Angels’ Matthews won’t be suspended
NASHVILLE -- Angels outfielder Gary Matthews Jr. will not be suspended for allegedly ordering human growth hormone, the commissioner’s office announced Thursday.
Former Angels outfielder Jose Guillen and Baltimore Orioles outfielder Jay Gibbons were suspended 15 days for violating baseball’s drug policy. Guillen said he would appeal; Gibbons said he would not.
The Kansas City Royals signed Guillen to a three-year, $36-million contract earlier Thursday.
“We signed Jose knowing this was a possibility,” Royals General Manager Dayton Moore said in a statement. “While my initial reaction is one of disappointment, I am thoroughly convinced that Jose will put this behind him.”
In addition to Matthews, two former Angels -- Toronto Blue Jays third baseman Troy Glaus and New York Mets pitcher Scott Schoeneweis -- and St. Louis Cardinals outfielder Rick Ankiel -- escaped suspension.
The statement from the commissioner’s office did not address whether the players used or received performance-enhancing substances but said “insufficient evidence” existed to show a violation of baseball’s drug policy “at the time of the conduct in question.” The commissioner’s office continues to investigate reports linking Cleveland Indians pitcher Paul Byrd and free-agent utilityman Jerry Hairston Jr. to performance-enhancing substances.
The 15-day suspensions for Guillen and Gibbons reflect the penalty for a second positive steroid test in 2003-04.
The San Francisco Chronicle reported Guillen ordered steroids and HGH from 2002 to ’05. According to SI.com, Gibbons received testosterone and HGH from 2003 to ’05.
Matthews was linked to an HGH shipment in 2004 as part of a national investigation into Internet drug trafficking, according to published reports. The commissioner’s office interviewed him about the reports last month.

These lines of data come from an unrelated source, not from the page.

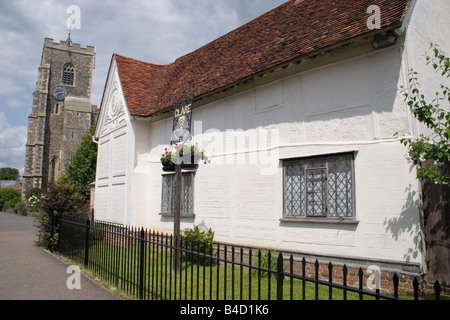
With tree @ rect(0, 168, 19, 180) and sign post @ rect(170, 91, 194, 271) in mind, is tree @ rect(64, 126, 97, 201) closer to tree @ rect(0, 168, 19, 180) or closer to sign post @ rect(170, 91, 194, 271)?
sign post @ rect(170, 91, 194, 271)

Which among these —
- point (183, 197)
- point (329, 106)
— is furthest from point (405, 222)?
point (183, 197)

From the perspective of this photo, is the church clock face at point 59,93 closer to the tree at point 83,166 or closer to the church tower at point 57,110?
the church tower at point 57,110

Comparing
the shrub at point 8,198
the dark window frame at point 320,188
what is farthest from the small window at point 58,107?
the dark window frame at point 320,188

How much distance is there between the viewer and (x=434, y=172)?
560 cm

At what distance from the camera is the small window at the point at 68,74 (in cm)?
5788

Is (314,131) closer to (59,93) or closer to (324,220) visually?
(324,220)

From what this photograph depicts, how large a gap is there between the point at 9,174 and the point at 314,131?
133 m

Baseball did not ban steroids until 2003 and HGH until 2005, so the players’ union could have persuaded an arbitrator to overturn any suspension even if the commissioner’s office provided evidence to document the HGH shipment. Under the drug policy currently in effect, a first positive test requires a suspension of 50 games and a player possessing or using banned substances is subject to a suspension of 60 to 80 games.
In a statement in March, Matthews denied ever using HGH. He has refused to address whether he has ordered or received HGH.
Scott Leventhal, Matthews’ agent, declined to comment. Angels spokesman Tim Mead said Matthews had satisfied owner Arte Moreno with that statement and said Moreno now considered the matter closed.
Former Sen. George Mitchell is expected to issue his report on steroids in baseball later this month.
It is uncertain whether the commissioner’s office will suspend players cited in the report for using steroids and what evidence Mitchell will offer in support of any citations.